TASK REQUIREMENTS => Write out the records again with every "Outline" swapped for "Trace", keeping everything else the same.

[Data records]
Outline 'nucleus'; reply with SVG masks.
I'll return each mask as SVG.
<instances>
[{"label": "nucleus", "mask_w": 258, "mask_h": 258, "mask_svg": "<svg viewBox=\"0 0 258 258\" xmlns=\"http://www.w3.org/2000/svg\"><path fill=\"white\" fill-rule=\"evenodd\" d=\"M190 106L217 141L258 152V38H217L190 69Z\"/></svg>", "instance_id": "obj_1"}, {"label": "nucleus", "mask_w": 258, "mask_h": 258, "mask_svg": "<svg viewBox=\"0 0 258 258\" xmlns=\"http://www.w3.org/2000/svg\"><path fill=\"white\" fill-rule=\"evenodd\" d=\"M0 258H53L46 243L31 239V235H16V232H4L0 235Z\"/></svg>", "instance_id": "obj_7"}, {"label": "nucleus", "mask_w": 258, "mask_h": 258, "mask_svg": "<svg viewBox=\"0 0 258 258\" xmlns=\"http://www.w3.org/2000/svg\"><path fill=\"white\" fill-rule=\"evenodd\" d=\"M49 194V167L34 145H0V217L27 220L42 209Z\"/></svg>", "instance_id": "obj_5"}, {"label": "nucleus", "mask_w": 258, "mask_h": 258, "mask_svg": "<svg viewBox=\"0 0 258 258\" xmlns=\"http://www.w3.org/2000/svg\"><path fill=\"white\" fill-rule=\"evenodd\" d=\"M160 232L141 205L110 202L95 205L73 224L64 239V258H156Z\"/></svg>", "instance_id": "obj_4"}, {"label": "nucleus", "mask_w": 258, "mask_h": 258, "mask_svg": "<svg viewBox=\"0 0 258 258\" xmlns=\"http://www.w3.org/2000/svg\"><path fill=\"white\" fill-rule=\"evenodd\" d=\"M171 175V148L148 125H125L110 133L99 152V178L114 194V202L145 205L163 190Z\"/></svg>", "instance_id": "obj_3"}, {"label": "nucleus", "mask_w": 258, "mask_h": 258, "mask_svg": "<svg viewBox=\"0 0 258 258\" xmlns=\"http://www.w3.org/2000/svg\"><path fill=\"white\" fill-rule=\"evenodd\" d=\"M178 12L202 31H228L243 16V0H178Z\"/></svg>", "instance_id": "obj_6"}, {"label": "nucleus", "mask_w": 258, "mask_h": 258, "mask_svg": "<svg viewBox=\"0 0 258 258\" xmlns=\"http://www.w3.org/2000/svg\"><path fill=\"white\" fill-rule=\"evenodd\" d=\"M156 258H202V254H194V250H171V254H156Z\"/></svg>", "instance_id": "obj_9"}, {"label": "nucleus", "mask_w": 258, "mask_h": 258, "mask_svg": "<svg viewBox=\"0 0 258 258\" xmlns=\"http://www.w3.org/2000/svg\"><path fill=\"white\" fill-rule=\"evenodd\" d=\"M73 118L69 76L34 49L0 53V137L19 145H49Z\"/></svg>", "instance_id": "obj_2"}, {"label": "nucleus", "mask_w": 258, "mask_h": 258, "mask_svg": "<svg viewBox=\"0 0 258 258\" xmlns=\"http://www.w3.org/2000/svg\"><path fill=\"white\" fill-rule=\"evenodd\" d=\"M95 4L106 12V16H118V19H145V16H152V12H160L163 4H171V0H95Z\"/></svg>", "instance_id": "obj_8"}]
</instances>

RESPONSE TO THIS EXERCISE =>
Trace 'nucleus'; reply with SVG masks.
I'll return each mask as SVG.
<instances>
[{"label": "nucleus", "mask_w": 258, "mask_h": 258, "mask_svg": "<svg viewBox=\"0 0 258 258\" xmlns=\"http://www.w3.org/2000/svg\"><path fill=\"white\" fill-rule=\"evenodd\" d=\"M190 106L217 141L258 152V38H217L190 69Z\"/></svg>", "instance_id": "obj_1"}, {"label": "nucleus", "mask_w": 258, "mask_h": 258, "mask_svg": "<svg viewBox=\"0 0 258 258\" xmlns=\"http://www.w3.org/2000/svg\"><path fill=\"white\" fill-rule=\"evenodd\" d=\"M0 258H53L46 243L31 239V235H16V232H4L0 235Z\"/></svg>", "instance_id": "obj_7"}, {"label": "nucleus", "mask_w": 258, "mask_h": 258, "mask_svg": "<svg viewBox=\"0 0 258 258\" xmlns=\"http://www.w3.org/2000/svg\"><path fill=\"white\" fill-rule=\"evenodd\" d=\"M49 194V167L34 145H0V217L27 220L42 209Z\"/></svg>", "instance_id": "obj_5"}, {"label": "nucleus", "mask_w": 258, "mask_h": 258, "mask_svg": "<svg viewBox=\"0 0 258 258\" xmlns=\"http://www.w3.org/2000/svg\"><path fill=\"white\" fill-rule=\"evenodd\" d=\"M160 232L141 205L110 202L95 205L73 224L64 239V258H156Z\"/></svg>", "instance_id": "obj_4"}, {"label": "nucleus", "mask_w": 258, "mask_h": 258, "mask_svg": "<svg viewBox=\"0 0 258 258\" xmlns=\"http://www.w3.org/2000/svg\"><path fill=\"white\" fill-rule=\"evenodd\" d=\"M171 175V148L148 125H125L110 133L99 152V178L114 194V202L145 205L163 190Z\"/></svg>", "instance_id": "obj_3"}, {"label": "nucleus", "mask_w": 258, "mask_h": 258, "mask_svg": "<svg viewBox=\"0 0 258 258\" xmlns=\"http://www.w3.org/2000/svg\"><path fill=\"white\" fill-rule=\"evenodd\" d=\"M178 12L202 31H228L243 16V0H178Z\"/></svg>", "instance_id": "obj_6"}, {"label": "nucleus", "mask_w": 258, "mask_h": 258, "mask_svg": "<svg viewBox=\"0 0 258 258\" xmlns=\"http://www.w3.org/2000/svg\"><path fill=\"white\" fill-rule=\"evenodd\" d=\"M156 258H202V254H194V250H171V254H156Z\"/></svg>", "instance_id": "obj_9"}, {"label": "nucleus", "mask_w": 258, "mask_h": 258, "mask_svg": "<svg viewBox=\"0 0 258 258\" xmlns=\"http://www.w3.org/2000/svg\"><path fill=\"white\" fill-rule=\"evenodd\" d=\"M73 118L69 76L34 49L0 53V137L19 145H49Z\"/></svg>", "instance_id": "obj_2"}, {"label": "nucleus", "mask_w": 258, "mask_h": 258, "mask_svg": "<svg viewBox=\"0 0 258 258\" xmlns=\"http://www.w3.org/2000/svg\"><path fill=\"white\" fill-rule=\"evenodd\" d=\"M95 4L106 12V16H118V19H145V16H152V12H160L163 4H171V0H95Z\"/></svg>", "instance_id": "obj_8"}]
</instances>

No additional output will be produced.